By the middle of the last millennium, the traditional Ayurvedic system had been well-established, and the skills of the surgeons and knowledge about herbs and medicine were renowned. Medicine from Southasia formed a significant part of the trade between the Subcontinent and Europe. Also well established was Unani medicine, based on the teachings of Hakim Ibn-sina and Rhazes, who were also influenced by the Indian medical teachings of Sushruta and Charaka. Across the Himalaya, knowledge of Ayurvedic medicine had been carried far by Buddhist practitioners, and was helped by the fact that much of it had been transcribed into Chinese and Tibetan (thus freeing it from the errors of oral tradition).
Until the 19th century, there was little to differentiate Southasian from European medicine. The East India Company employed large numbers of local physicians and surgeons because of their considerable medicinal skill and knowledge, and their proven effectiveness in treating wounds and infections on the battlefield.
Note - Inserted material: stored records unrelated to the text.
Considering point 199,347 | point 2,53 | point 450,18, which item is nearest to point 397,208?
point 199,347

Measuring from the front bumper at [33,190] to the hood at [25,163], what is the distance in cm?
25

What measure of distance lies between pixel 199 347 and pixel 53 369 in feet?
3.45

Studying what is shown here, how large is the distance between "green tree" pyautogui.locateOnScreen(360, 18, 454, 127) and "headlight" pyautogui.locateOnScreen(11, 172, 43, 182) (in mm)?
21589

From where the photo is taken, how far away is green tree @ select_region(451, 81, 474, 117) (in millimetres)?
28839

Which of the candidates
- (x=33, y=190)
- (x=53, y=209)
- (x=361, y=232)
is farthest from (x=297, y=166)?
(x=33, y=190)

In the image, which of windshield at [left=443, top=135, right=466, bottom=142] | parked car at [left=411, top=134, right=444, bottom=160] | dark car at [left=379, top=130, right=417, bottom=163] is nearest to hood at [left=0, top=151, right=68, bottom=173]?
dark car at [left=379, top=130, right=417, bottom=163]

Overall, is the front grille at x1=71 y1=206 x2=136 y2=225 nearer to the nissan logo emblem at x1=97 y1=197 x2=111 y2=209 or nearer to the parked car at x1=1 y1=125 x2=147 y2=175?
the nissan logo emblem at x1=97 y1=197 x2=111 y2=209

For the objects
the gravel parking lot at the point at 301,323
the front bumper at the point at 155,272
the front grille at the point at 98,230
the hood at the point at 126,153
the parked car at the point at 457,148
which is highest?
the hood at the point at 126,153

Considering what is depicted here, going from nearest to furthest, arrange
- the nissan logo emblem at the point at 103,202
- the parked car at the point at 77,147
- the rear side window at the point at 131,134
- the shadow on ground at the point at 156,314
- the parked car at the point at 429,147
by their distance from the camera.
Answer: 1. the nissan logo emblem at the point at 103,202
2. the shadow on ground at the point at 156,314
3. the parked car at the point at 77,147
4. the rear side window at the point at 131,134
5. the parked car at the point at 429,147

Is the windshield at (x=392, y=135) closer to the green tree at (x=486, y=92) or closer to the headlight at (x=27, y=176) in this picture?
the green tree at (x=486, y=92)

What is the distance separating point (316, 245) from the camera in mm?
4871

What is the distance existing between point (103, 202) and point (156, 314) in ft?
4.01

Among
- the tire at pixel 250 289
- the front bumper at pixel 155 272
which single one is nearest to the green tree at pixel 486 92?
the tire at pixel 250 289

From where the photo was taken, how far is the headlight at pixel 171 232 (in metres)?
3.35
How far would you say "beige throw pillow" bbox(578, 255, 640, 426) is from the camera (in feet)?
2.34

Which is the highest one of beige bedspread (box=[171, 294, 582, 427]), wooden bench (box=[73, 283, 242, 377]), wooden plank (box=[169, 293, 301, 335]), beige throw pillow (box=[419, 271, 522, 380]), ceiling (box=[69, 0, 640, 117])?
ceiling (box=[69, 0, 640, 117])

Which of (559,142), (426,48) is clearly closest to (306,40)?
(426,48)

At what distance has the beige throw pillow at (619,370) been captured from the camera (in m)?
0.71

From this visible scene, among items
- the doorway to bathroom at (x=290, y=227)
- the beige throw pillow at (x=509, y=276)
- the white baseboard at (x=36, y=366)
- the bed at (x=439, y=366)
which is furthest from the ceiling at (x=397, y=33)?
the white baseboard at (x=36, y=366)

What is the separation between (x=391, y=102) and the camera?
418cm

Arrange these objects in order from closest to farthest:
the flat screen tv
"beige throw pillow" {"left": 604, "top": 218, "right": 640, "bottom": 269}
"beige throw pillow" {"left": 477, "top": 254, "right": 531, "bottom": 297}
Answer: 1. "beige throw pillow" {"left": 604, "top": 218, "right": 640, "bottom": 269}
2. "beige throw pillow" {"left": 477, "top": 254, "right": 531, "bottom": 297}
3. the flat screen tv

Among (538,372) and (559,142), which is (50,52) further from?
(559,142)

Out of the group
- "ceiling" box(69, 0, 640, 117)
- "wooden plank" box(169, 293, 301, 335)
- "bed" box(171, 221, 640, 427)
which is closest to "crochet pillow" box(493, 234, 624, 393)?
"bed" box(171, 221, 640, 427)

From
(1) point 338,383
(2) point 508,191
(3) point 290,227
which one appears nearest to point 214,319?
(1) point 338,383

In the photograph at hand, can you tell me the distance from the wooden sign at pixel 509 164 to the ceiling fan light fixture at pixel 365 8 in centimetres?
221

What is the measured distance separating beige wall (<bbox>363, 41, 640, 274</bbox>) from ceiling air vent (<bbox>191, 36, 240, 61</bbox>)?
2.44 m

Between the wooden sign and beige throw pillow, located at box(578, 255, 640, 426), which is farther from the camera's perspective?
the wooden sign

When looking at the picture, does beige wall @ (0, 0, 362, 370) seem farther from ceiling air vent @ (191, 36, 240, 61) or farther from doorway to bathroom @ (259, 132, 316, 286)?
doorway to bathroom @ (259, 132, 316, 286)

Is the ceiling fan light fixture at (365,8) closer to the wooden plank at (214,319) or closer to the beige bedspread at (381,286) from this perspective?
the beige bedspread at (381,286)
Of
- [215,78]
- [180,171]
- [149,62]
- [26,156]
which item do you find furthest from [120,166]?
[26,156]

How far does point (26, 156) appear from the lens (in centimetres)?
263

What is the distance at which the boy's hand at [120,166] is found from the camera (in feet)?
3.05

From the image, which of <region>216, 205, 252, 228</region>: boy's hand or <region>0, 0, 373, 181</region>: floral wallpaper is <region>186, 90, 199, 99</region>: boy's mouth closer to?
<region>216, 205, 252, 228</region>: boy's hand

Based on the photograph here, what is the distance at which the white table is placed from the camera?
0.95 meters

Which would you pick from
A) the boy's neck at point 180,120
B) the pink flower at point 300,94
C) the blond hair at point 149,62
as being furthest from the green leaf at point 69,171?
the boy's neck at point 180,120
However, the delivery of this care to the populace at large was inadequate. The knowledge was confined to guilds or families, the provision of care subservient to religious and economic distinctions of rank and privilege, and thus, the masses seldom had access to healthcare.
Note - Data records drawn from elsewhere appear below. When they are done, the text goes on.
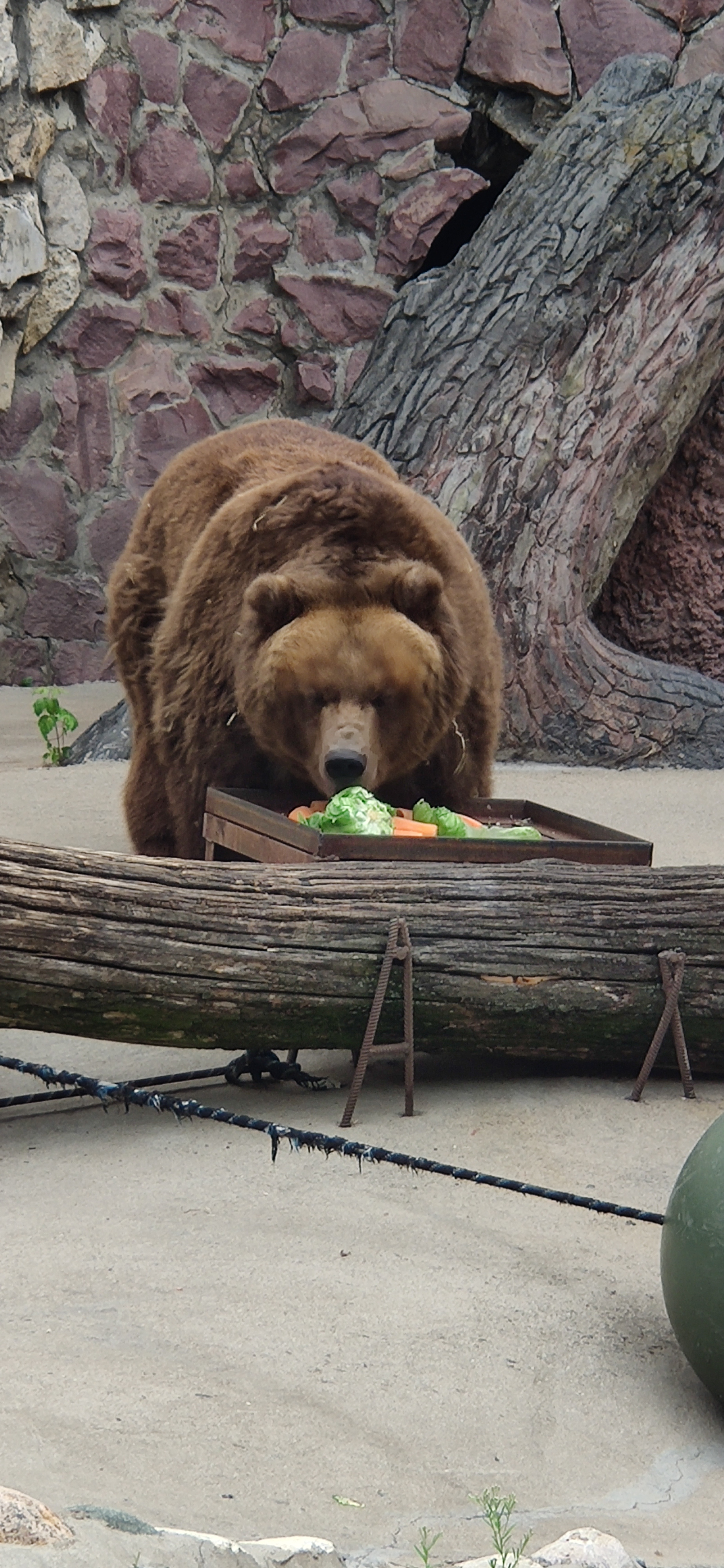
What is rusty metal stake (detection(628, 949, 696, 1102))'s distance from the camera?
11.9ft

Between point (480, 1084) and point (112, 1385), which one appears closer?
point (112, 1385)

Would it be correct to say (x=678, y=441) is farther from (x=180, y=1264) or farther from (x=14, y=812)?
(x=180, y=1264)

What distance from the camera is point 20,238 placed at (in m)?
8.73

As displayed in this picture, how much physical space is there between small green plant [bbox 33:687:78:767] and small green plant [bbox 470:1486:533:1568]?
229 inches

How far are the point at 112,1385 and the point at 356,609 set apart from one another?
2745 mm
By the time the British introduced Western medicine to Southasia, during the 19th century, technological advances (the discovery of the microscope, for example) had displaced the observational nature of Galenic medicine, and replaced it with a more experimental approach that was seen as more objective and consistent. Medicine was, thus, seen as a force that could catapult a society into modernity. When the first dissection of a human body was performed by a Brahmin student in Calcutta in 1835, the event was greeted by a ceremonial gun salute, to welcome the beginning of the end of orthodoxy, and the entry of modern science into medicine.